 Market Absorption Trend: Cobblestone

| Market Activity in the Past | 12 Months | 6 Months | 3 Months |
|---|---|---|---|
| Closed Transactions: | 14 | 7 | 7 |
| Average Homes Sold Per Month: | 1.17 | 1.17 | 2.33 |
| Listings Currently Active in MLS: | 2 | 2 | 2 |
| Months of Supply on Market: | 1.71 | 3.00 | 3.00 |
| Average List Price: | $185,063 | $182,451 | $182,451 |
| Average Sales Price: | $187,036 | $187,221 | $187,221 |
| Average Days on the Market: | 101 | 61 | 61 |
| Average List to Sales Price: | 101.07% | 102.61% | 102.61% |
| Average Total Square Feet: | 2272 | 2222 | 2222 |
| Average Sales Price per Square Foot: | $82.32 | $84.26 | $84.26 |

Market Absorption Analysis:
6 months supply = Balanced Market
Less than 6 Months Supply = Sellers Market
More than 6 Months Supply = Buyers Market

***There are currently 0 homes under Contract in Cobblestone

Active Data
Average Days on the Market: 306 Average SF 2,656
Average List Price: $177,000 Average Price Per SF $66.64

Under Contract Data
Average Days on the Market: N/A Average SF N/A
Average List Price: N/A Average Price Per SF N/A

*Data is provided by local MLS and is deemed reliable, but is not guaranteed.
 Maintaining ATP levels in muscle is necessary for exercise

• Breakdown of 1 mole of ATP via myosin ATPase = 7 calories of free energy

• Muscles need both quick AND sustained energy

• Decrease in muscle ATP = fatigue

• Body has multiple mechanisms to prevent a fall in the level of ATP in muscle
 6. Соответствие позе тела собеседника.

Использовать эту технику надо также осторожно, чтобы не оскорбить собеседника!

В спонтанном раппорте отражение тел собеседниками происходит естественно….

========

EXERCISE DETAILS
Please output every record, keeping each line exact.

EXPECTED ANSWER
 Market Absorption Trend: Cobblestone

| Market Activity in the Past | 12 Months | 6 Months | 3 Months |
|---|---|---|---|
| Closed Transactions: | 14 | 7 | 7 |
| Average Homes Sold Per Month: | 1.17 | 1.17 | 2.33 |
| Listings Currently Active in MLS: | 2 | 2 | 2 |
| Months of Supply on Market: | 1.71 | 3.00 | 3.00 |
| Average List Price: | $185,063 | $182,451 | $182,451 |
| Average Sales Price: | $187,036 | $187,221 | $187,221 |
| Average Days on the Market: | 101 | 61 | 61 |
| Average List to Sales Price: | 101.07% | 102.61% | 102.61% |
| Average Total Square Feet: | 2272 | 2222 | 2222 |
| Average Sales Price per Square Foot: | $82.32 | $84.26 | $84.26 |

Market Absorption Analysis:
6 months supply = Balanced Market
Less than 6 Months Supply = Sellers Market
More than 6 Months Supply = Buyers Market

***There are currently 0 homes under Contract in Cobblestone

Active Data
Average Days on the Market: 306 Average SF 2,656
Average List Price: $177,000 Average Price Per SF $66.64

Under Contract Data
Average Days on the Market: N/A Average SF N/A
Average List Price: N/A Average Price Per SF N/A

*Data is provided by local MLS and is deemed reliable, but is not guaranteed.
 Maintaining ATP levels in muscle is necessary for exercise

• Breakdown of 1 mole of ATP via myosin ATPase = 7 calories of free energy

• Muscles need both quick AND sustained energy

• Decrease in muscle ATP = fatigue

• Body has multiple mechanisms to prevent a fall in the level of ATP in muscle
 6. Соответствие позе тела собеседника.

Использовать эту технику надо также осторожно, чтобы не оскорбить собеседника!

В спонтанном раппорте отражение тел собеседниками происходит естественно….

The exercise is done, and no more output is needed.